Suffocated by Beauty: Istanbul 2024

إِنَّ اللهَ جَمِيلٌ يُحِبُّ الْجَمَالَ
“God is beautiful and loves Beauty“
What the voice inside you says is true: God’s Beauty is so deep it has the power to crush you.
Yeni Cami is different from the other mosques in Istanbul. Because it is open. Because it belongs to you. Mere minutes from your hotel. You walk to it in the early summer heat. It is dark, close to the time for isha, the night prayer. The taps outside the mosque where you do your ablutions have a European quality to it, reminding you of a fountain in an obscure Italian piazza.
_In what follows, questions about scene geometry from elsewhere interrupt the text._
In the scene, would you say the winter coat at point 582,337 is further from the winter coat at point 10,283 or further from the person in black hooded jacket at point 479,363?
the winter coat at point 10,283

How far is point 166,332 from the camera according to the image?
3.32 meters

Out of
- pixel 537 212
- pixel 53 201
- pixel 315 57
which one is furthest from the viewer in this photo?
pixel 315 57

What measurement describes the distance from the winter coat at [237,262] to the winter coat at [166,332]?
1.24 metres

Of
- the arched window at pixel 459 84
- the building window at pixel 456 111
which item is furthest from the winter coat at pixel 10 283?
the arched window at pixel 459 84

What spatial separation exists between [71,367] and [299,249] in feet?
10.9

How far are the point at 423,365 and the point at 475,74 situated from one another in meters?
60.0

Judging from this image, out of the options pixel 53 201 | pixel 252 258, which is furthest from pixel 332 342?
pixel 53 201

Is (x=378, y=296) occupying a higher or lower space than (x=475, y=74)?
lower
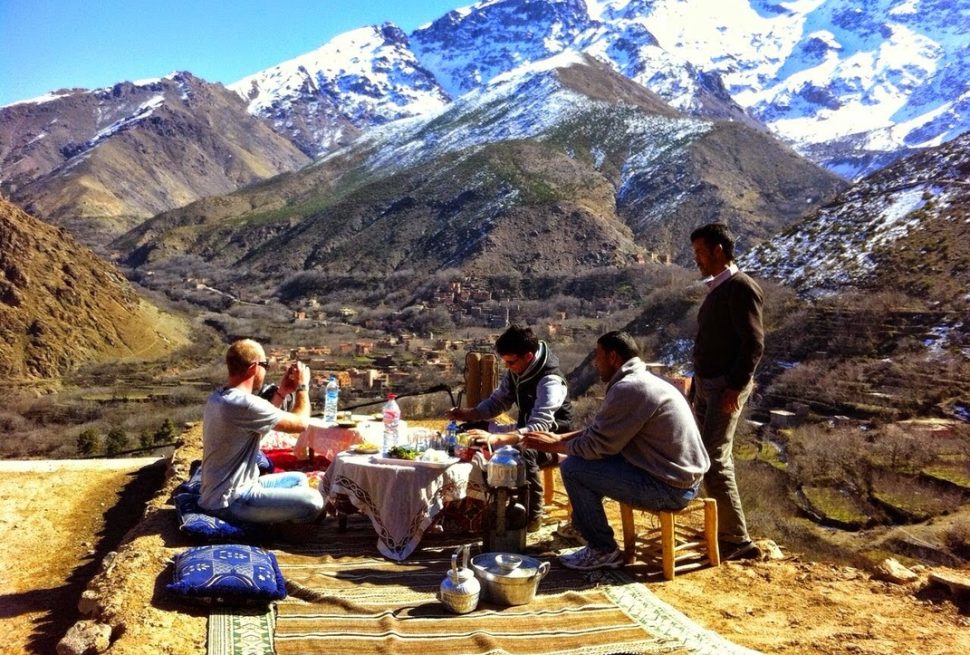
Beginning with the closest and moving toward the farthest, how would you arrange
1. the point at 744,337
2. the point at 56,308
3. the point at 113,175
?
1. the point at 744,337
2. the point at 56,308
3. the point at 113,175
You climb the stone stairs to enter the mosque, the arched entrance greeting you with words from the Qur’an: “Your Lord has decreed upon Himself mercy.”
The interior is an open area where non-Muslim tourists sit calmly behind a low wooden gate, staring at the expansive ceiling of the masjid. You walk across the gate, your bare feet over the burgundy carpet lining the surface. Your comfort is natural. You have time to wander and absorb, feeling a solitude free of loneliness here. Staring above you where the names of God, his Messenger, and the Four Caliphs hang loftily, you can gaze into the hollowness of the green-red patterned dome and gaze at a universe contained completely within this structure. You remember someone asking you years ago why you remain a believer. You have no memory of your answer, although an answer comes to you right now: the primordial need to feel the stroke of Eternity’s hand on your cheek.
You sit next to one of the large, blue-tiled marble columns. A fair-haired man with crooked teeth loudly recites Ayat al-Kursi. He’s admonished by the middle-aged, moustached muezzin to be quiet before prayers begin. The iqama is said, and you form a line for isha with the other worshippers. Once done, after you say your supererogatory rakaats, you sit and listen to the imam recite the Qu’ran. The verses are unfamiliar, but you close your eyes and absorb the mellifluous qira’at nevertheless.
You force yourselves to leave. You exit from where you entered, God’s mercy seeing you out. Eminönü is quiet. Lone motorcycles buzz over the cobblestones toward your hotel. Solitary cats fight each other for scraps. The lights of the storefronts selling nuts and lokum in the distance beyond the plaza guide you forward. You are seized by melancholy. When you go back, will you pray with the same enthusiasm you felt at Yeni Cami? Has Istanbul’s grandeur squeezed any sense that sacral loveliness could exist anywhere else?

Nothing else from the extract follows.